Shape of X_test is (261, 9)


In [48]:
y_train = df_returns.loc["2000-01-03":"2018-12-31", "TGT Returns"]
y_train.tail()

Date
2018-12-25    0.000000
2018-12-26    0.057839
2018-12-27   -0.006143
2018-12-30    0.003863
2018-12-31    0.017395
Name: TGT Returns, dtype: float64

In [50]:
y_test = df_returns.loc["2019-01-01":"2019-12-31", "TGT Returns"]
print(f"Shape of y_test is {y_test.shape}")

Shape of y_test is (261,)


### **Convert Training Data to LSTM Format**

I will now be transforming our `X_train` and `X_test` variables into numpy arrays so I can put them into Long Short-Term Memory (LSTM) format. The reason I need to make this change is because the model will only take in my data if it is in that specific format. My training and testing set for X will need to be reshaped using the `.reshape()` function from numpy, which will need to indicate batch size, time steps, and the number of features in our entire model.



To further describe LSTM format, it essentially is an architecture employed in various RNNs because it is able to capture long-term dependencies in the data.
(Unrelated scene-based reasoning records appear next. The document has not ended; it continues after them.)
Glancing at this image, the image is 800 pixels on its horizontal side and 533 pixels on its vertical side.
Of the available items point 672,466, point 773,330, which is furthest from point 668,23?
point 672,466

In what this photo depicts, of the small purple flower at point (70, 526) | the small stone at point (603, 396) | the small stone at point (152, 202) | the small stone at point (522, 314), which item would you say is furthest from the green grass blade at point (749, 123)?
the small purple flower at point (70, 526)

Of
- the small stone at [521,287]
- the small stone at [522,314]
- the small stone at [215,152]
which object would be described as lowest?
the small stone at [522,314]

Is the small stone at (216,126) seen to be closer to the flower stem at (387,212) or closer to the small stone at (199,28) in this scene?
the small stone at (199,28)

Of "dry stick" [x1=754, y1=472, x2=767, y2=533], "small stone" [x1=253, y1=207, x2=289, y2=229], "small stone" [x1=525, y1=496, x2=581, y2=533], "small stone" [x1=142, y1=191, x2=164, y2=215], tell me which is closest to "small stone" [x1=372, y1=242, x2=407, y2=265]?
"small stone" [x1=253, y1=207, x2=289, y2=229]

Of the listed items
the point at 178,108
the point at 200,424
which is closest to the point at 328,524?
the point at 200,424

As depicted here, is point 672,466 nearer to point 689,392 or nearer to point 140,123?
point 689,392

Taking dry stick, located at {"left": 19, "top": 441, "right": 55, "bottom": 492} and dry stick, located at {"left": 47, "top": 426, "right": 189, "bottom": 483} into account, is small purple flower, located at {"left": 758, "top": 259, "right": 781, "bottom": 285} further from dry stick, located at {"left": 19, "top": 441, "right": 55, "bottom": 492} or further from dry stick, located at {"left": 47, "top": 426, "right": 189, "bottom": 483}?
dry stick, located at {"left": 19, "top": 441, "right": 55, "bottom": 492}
This allows for the model to retain important information for longer periods of time, which I believe is crucial in a task like predicting stocks, because it requires remembering previous events to predict future events.

In [55]:
# Convert DataFrames to numpy arrays
X_train_2D = X_train.values
X_test_2D  = X_test.values

# Obtain number of timesteps and feature count based on shape of DataFrame
timesteps_train, num_features_train = X_train.shape
timesteps_test, num_features_test   = X_test.shape

print(f"The shape of X_train is {X_train.shape}\nThe shape of X_test is {X_test.shape}")
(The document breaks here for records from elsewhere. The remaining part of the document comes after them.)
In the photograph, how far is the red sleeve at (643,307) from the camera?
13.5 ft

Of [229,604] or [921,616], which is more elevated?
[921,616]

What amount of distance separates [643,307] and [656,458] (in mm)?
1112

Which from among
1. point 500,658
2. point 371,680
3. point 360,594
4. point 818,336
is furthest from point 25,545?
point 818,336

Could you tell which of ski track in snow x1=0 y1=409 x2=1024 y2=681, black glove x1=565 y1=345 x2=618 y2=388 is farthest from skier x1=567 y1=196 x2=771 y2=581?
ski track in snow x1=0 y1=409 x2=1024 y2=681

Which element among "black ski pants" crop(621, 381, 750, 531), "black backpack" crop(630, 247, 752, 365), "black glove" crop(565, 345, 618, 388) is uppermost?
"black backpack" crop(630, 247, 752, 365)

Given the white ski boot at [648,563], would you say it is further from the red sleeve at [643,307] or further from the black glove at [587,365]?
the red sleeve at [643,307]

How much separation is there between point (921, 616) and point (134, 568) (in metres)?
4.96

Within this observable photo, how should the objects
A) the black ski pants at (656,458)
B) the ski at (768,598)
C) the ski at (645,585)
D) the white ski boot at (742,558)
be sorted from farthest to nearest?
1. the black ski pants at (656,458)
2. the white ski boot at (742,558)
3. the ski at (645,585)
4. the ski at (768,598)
# Reshape the 2D array into a 3D array
X_train_3D = np.reshape(X_train_2D, (1, timesteps_train, num_features_train))
X_test_3D  = np.reshape(X_test_2D, (1, timesteps_test, num_features_test))
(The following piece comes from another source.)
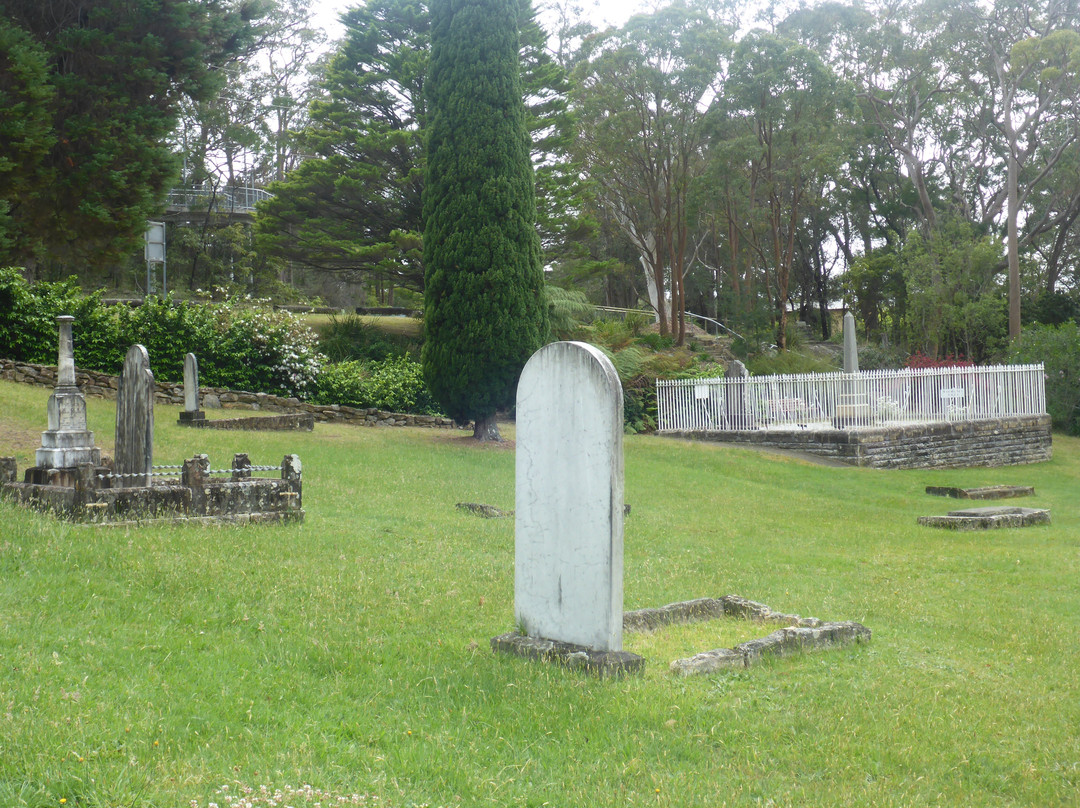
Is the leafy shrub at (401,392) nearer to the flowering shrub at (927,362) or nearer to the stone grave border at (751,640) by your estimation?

The shape of X_train is (4956, 9)
The shape of X_test is (261, 9)


This time around, I will predict it using only a batch_size of 1 and timesteps_train and timesteps_test as the exact number of dates in each X dataset. This batch size may lead to problems with my model because it does not check up on the values again and is almost as if we don't incorporate LSTM in the first place.